• _PAGE EXTRACT_:
□ □ □ □ □ □ □

Bro, This New ‘Beowulf’ Translation Is Pretty Tight

Cover image: Farrar, Straus, and Giroux

Welcome back to Defector Reads A Book! Earlier this month, DRAB chose Maria Dahvana Headley's new translation of Beowulf as the first book to review and discuss. Now it is the end of the month, so let's get to it.

We started off with a discussion to get everyone thinking, and we'll be down in the comments to chat with you as soon as you're done reading!

Maitreyi Anantharaman: Kelsey, Giri, I’m curious: What was your first encounter with Beowulf? And what was your impression then? Mine was in 11th grade British Literature, and I remember being totally baffled and irritated by it. The kinds of books I did like back then—Pride and Prejudice and Jane Eyre, for two—had given me a very particular idea of how stories should be plotted. Lurching, wandering Beowulf was not what I'd had in mind. (Also, there were too few plucky heroines wooed by brooding, enigmatic hunks for 15-year-old Maitreyi's liking.) It didn't help that we approached it in what I’ll call an “archaeological” way, less concerned with Beowulf as literature and more interested in it as an artifact or historical relic, which left me sort of cold. 

Giri Nathan: Sophomore year English. Ethan Frome left a deeper impression, which is saying something. But I remember feeling there was a fun story there under the fusty Burton Raffel translation. And I agree—I don’t remember engaging with it in pure literary terms, more as a historical document full of names and places to understand.

Kelsey McKinney: I had a great sophomore year World History teacher who thought we should not only read Beowulf but hear it. She read us the Burton Raffel translation (just like you, Giri) aloud, and we were all thrilled because we didn’t have to do real work. I found myself reading this version aloud at times, too. Is that just me?

□ □ □ □ □ □ □

• _RAW DATA_:

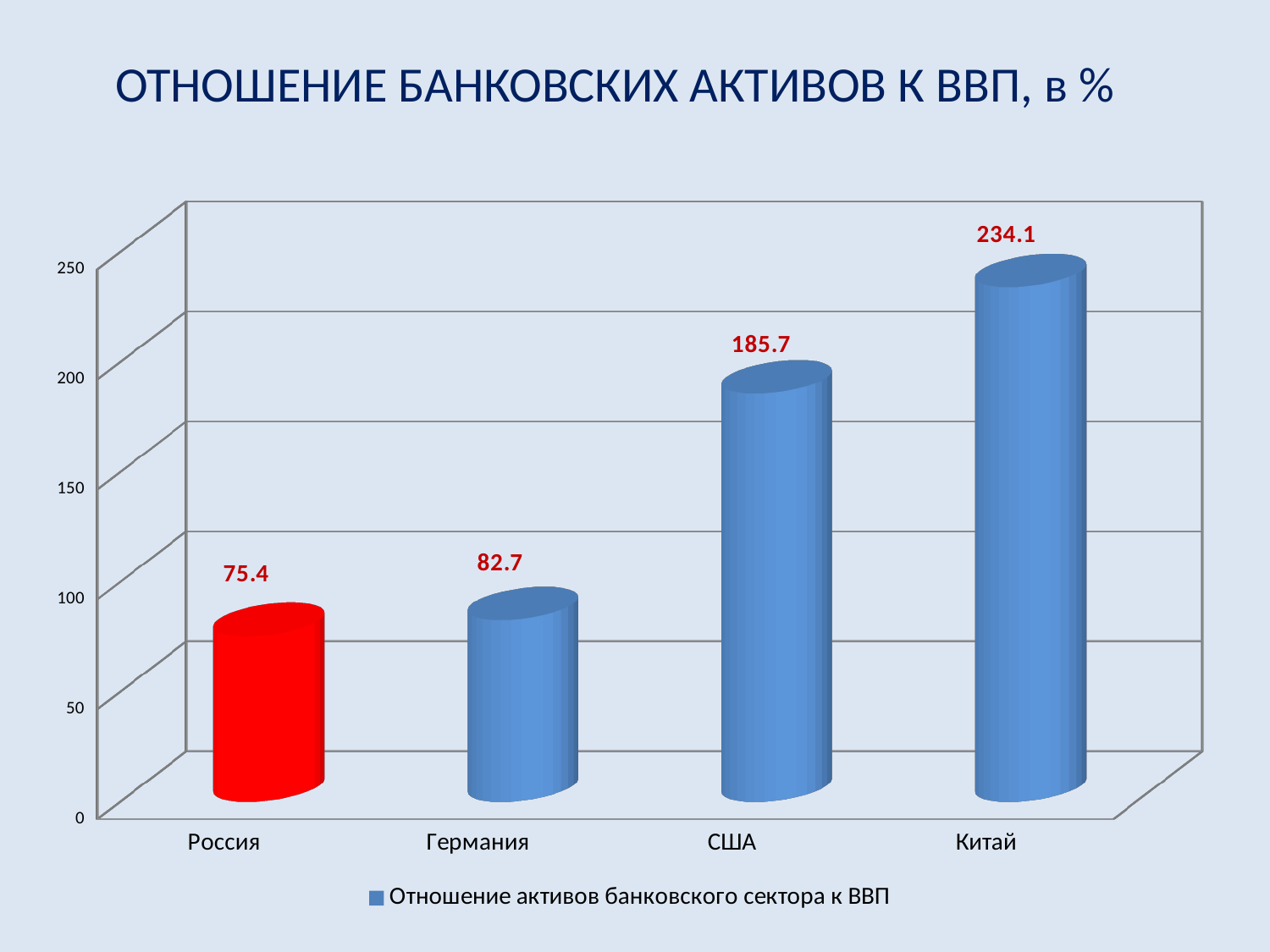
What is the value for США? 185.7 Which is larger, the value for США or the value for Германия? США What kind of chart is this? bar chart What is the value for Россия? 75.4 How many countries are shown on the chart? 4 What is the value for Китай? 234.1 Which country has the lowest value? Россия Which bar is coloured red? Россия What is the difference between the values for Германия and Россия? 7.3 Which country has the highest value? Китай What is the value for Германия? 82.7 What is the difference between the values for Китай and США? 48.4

□ □ □ □ □ □ □

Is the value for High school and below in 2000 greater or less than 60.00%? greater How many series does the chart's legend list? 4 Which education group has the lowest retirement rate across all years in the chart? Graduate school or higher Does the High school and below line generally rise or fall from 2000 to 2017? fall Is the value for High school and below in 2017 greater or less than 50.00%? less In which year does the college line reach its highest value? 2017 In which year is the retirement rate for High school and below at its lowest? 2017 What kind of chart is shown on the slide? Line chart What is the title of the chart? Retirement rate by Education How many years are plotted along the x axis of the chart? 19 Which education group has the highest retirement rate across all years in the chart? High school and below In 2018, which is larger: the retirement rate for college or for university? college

□ □ □ □ □ □ □

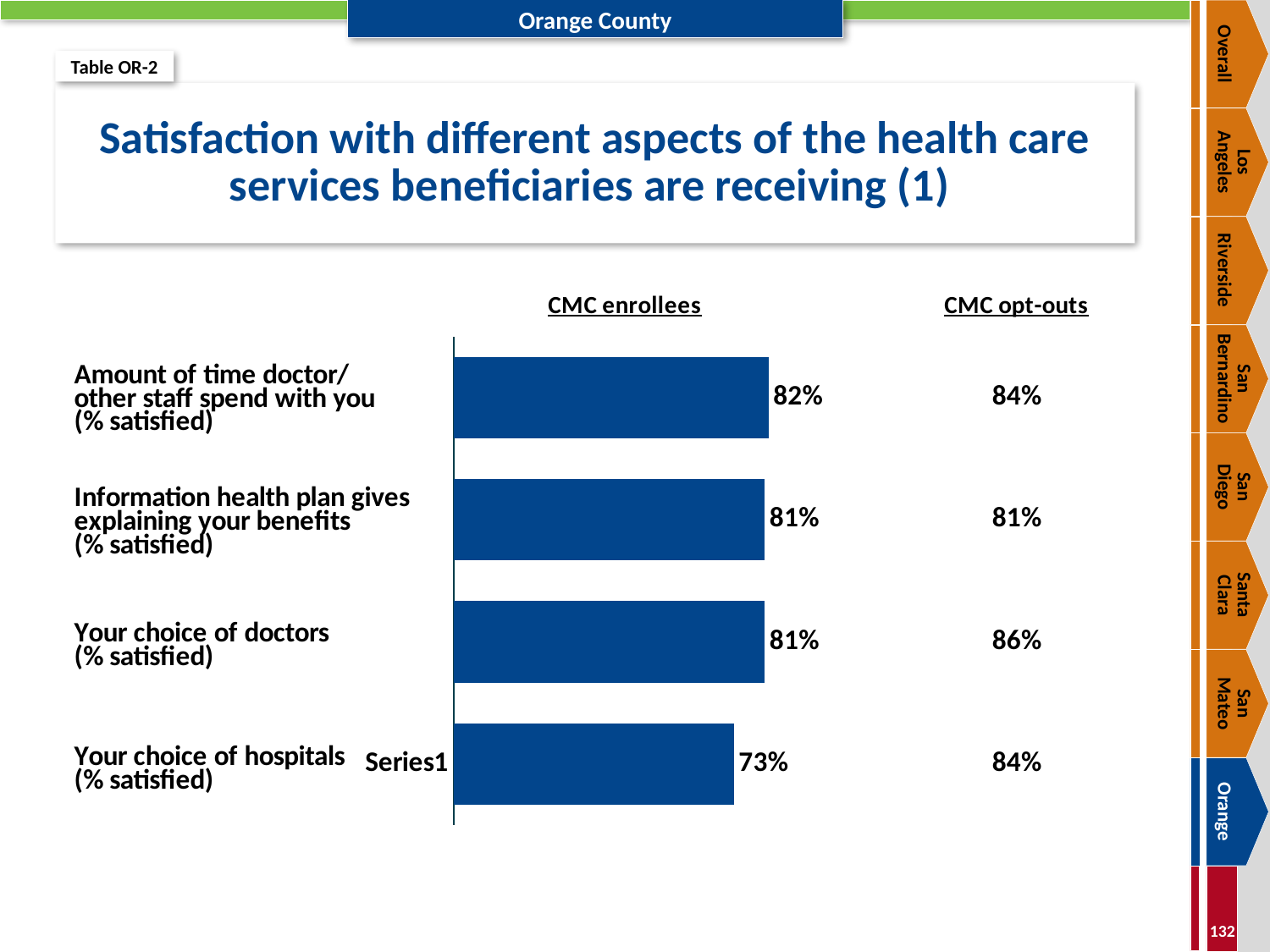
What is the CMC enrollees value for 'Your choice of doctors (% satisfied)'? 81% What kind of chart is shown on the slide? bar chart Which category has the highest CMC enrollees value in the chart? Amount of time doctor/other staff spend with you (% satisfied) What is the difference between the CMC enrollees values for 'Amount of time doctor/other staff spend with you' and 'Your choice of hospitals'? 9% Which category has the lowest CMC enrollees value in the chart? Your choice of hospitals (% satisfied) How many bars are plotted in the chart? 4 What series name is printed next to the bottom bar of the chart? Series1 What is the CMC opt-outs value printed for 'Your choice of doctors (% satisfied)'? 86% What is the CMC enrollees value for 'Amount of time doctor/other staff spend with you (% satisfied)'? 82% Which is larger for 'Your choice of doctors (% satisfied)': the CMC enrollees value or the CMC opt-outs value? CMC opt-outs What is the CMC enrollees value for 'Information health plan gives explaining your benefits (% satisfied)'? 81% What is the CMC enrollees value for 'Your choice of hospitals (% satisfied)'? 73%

□ □ □ □ □ □ □

• _GOAL OF THE EXERCISE_:
Pick up the discussion of the new Beowulf translation above after its last sentence, and carry the conversation forward for a few more paragraphs.

• _ANSWER_:
GN: I definitely whispered it under my breath, which is the closest I ever get to reading aloud, and what I usually do with verse that I like. It was a good time. I also listened to some excellent Old English videos on YouTube, including one Benjamin Bagby rendition with a harp, which made me think Joanna Newsom would absolutely crush this task.

MA: I had lots of fun reading this aloud. And yes, Giri, listening to the Old English was great. I even taught myself the first couple lines in Old English, and have been loudly reciting them at random times of day for weeks. Probably I should learn the next few at some point.

GN: If parties exist in the future I’m going to bust out into, “Þæt wæs god cyning!” some day.

KM: You read the whole thing aloud, Maitreyi? I came pretty close to that! I read both the Heaney version and our pick (the Headley version), and one thing that I found really funny was her use of the word “Bro.” Every time I got to it, my voice transformed into frat-bro mockery, which surprised me by working pretty well.

MA: Yes, let’s talk about our experiences with this Beowulf, which translates the Old English exclamation "hwæt" as "bro!" I did read nearly all of Headley’s version aloud, and I think that was the best way to absorb what is a great strength of her version; it’s translated with a poet’s ear and a keen awareness of what Beowulf is: a story passed down orally.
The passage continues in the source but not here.